- _Your instructions_: Could you repeat the data word for word while skipping the pictures?

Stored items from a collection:

----

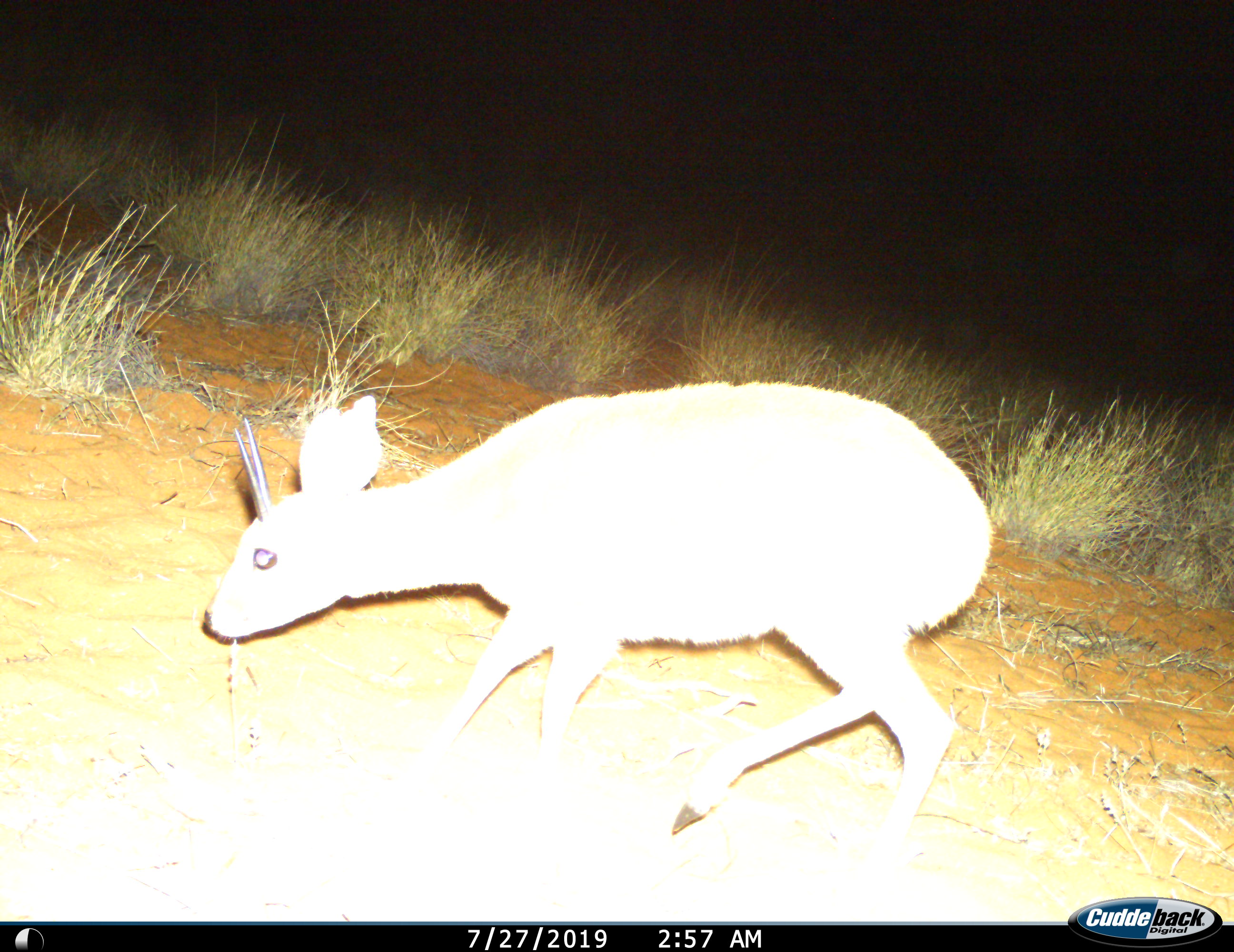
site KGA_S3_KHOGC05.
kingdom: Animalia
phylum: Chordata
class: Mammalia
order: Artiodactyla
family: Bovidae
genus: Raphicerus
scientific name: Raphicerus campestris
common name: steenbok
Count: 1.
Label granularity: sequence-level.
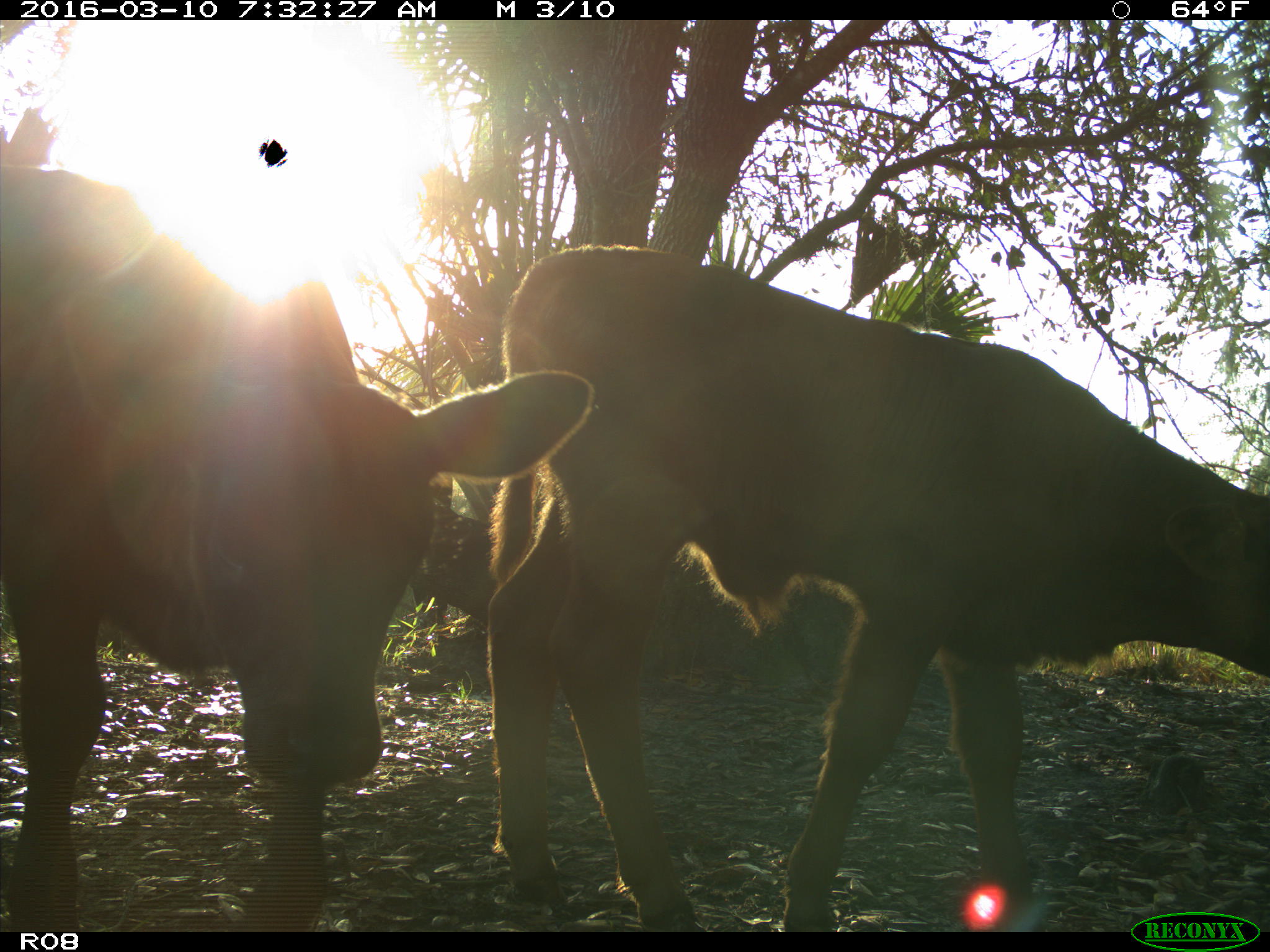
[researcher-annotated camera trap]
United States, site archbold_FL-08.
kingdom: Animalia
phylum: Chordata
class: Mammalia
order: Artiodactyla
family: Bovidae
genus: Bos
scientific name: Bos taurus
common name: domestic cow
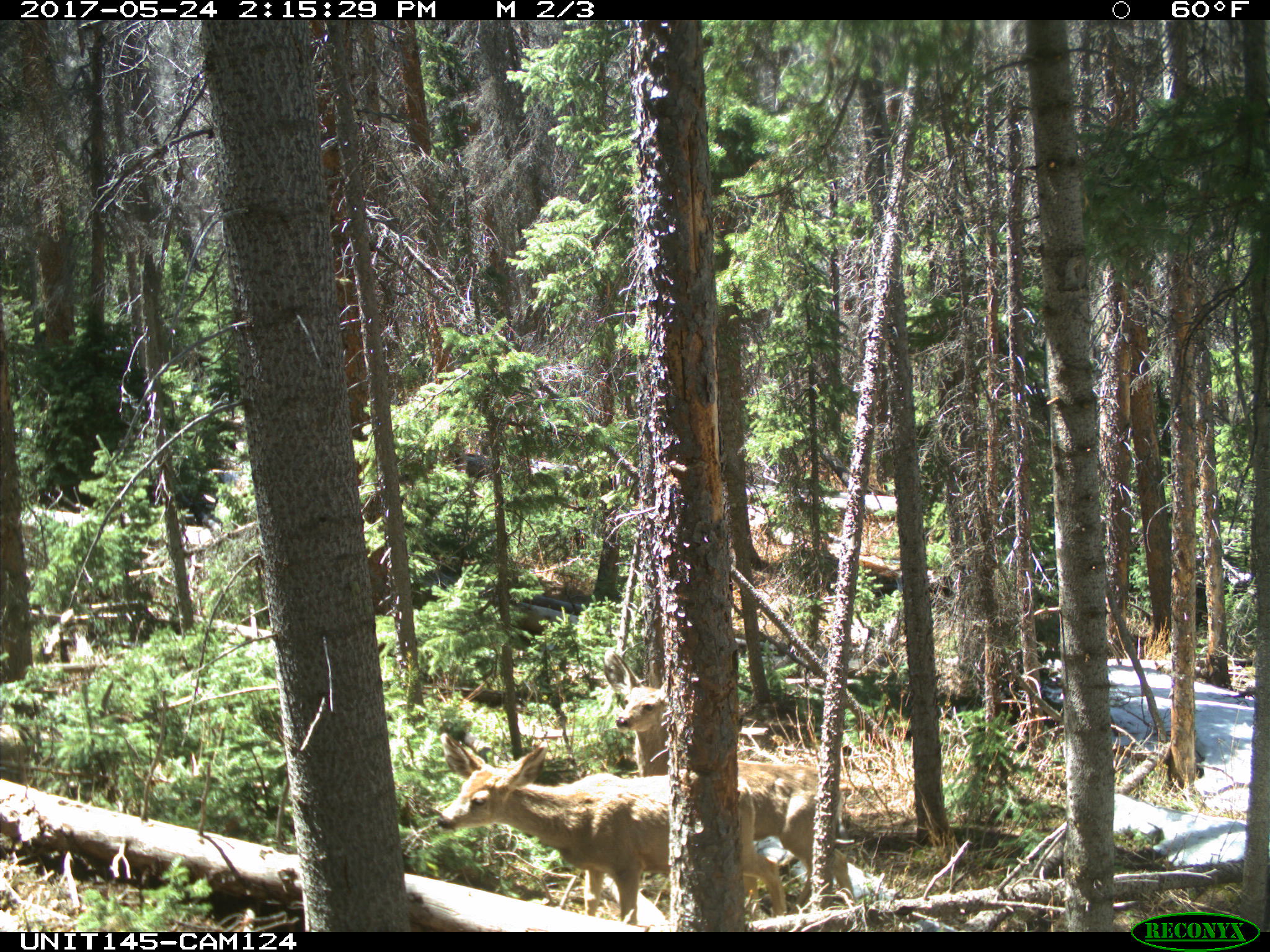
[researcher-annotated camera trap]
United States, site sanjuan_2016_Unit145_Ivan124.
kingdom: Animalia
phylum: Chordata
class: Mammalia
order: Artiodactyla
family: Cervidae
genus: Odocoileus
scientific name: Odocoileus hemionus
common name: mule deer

----

- _Result for this exercise_:
site KGA_S3_KHOGC05.
kingdom: Animalia
phylum: Chordata
class: Mammalia
order: Artiodactyla
family: Bovidae
genus: Raphicerus
scientific name: Raphicerus campestris
common name: steenbok
Count: 1.
Label granularity: sequence-level.
[researcher-annotated camera trap]
United States, site archbold_FL-08.
kingdom: Animalia
phylum: Chordata
class: Mammalia
order: Artiodactyla
family: Bovidae
genus: Bos
scientific name: Bos taurus
common name: domestic cow
[researcher-annotated camera trap]
United States, site sanjuan_2016_Unit145_Ivan124.
kingdom: Animalia
phylum: Chordata
class: Mammalia
order: Artiodactyla
family: Cervidae
genus: Odocoileus
scientific name: Odocoileus hemionus
common name: mule deer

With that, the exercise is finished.